L .D. meets me at Ruth’s door. “Did you bring it?” she asks.
    “What?”
    “Hot fudge.”
    I hold up the gigantic container.
    “Wow. I didn’t know you could buy that much.”
    “You can now.”
    “Let’s go,” she says, and starts for the kitchen. “Ruth’s really hungry. She’s eating like crazy.” She turns around to look at me. “This is it. I think she’s turned the corner. I swear to God. I think she’s getting better. I’m bringing her some more of those Chinese pills. And we need to get her out more. She can make it. I know she can.”
    I wish I had L.D.’s unwavering hope. Sometimes I think I’m starting to get close to it, and then I remember standing beside Ruth only a couple of weeks ago while her doctor showed her her chest X rays, her CAT scan. We’d been taken to a little room with light boxes so we could see them, and her doctor was pointing out all the pathology. A radiology resident had been in the room when we came in, looking at Ruth’s films, and his face changed from curiosity into something resembling fear mixed with pity when Ruth’s doctor introduced her to him. The name on the films! Here! He actually stepped back after he said hello, as though she were contagious. I stepped closer to her, stared at him defiantly.But after she shook his hand, Ruth ignored him, looked instead at pictures of her own lungs.
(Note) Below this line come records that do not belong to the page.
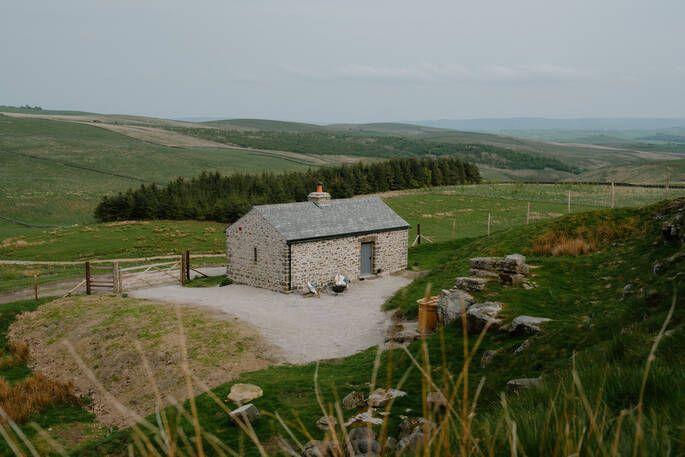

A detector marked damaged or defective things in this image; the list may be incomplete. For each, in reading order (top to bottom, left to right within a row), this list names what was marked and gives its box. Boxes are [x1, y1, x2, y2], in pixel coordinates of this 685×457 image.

rusty barrel [416, 294, 438, 334]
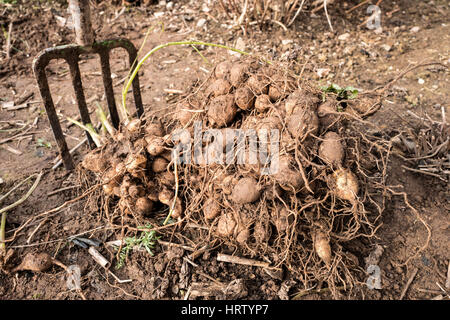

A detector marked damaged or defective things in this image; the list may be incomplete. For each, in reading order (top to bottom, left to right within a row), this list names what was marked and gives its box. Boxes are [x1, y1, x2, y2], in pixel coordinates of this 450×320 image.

rusty fork [33, 0, 142, 170]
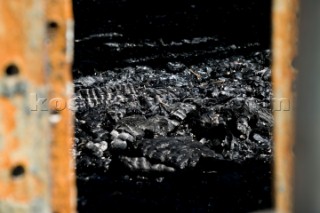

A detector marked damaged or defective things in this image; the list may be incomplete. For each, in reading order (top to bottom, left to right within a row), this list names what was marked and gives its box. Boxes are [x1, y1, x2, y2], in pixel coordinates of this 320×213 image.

orange rusted metal beam [0, 0, 50, 212]
orange rusted metal beam [45, 0, 76, 212]
charred wood debris [73, 34, 272, 176]
orange rusted metal beam [272, 0, 298, 212]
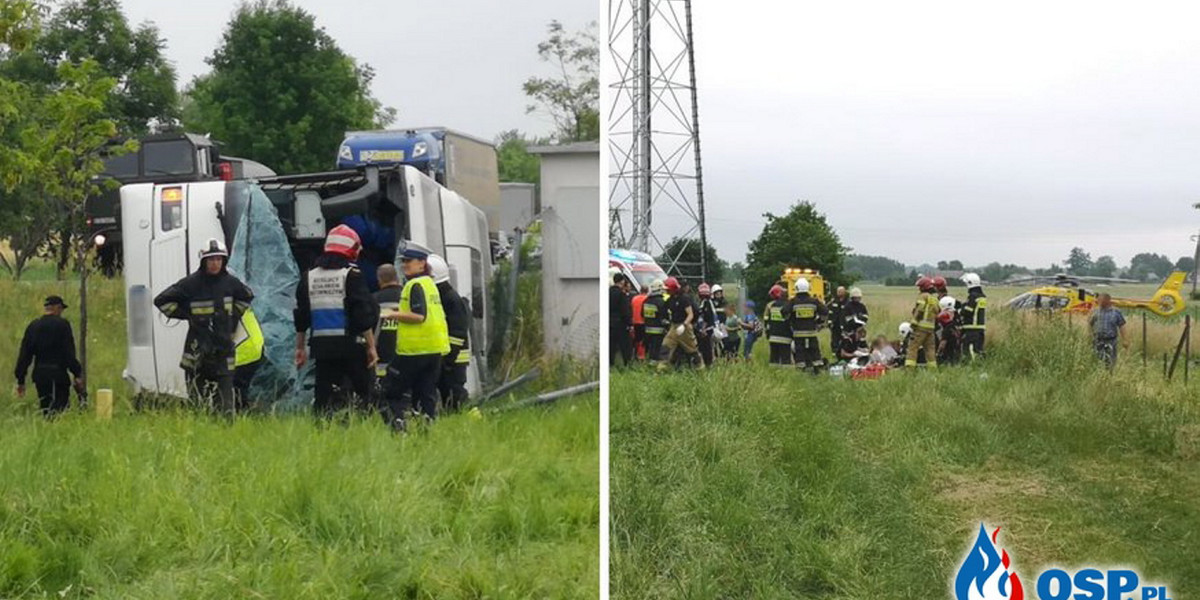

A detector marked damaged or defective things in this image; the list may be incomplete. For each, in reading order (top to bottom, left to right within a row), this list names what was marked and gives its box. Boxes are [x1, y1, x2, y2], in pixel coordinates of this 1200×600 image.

shattered glass [225, 184, 309, 410]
    “This,” her doctor said, beginning his horrible lecture, “is the cancer in your lungs, Ruth. This whiteness.” He pointed here, there, everywhere. Then, defeated, he put his hand down at his side. “I mean … it’s just a snowstorm in there.” He wasn’t being cruel. Ruth had insisted that she be shown these things. “I want to see it,” she said. “Then I can visualize it going away.”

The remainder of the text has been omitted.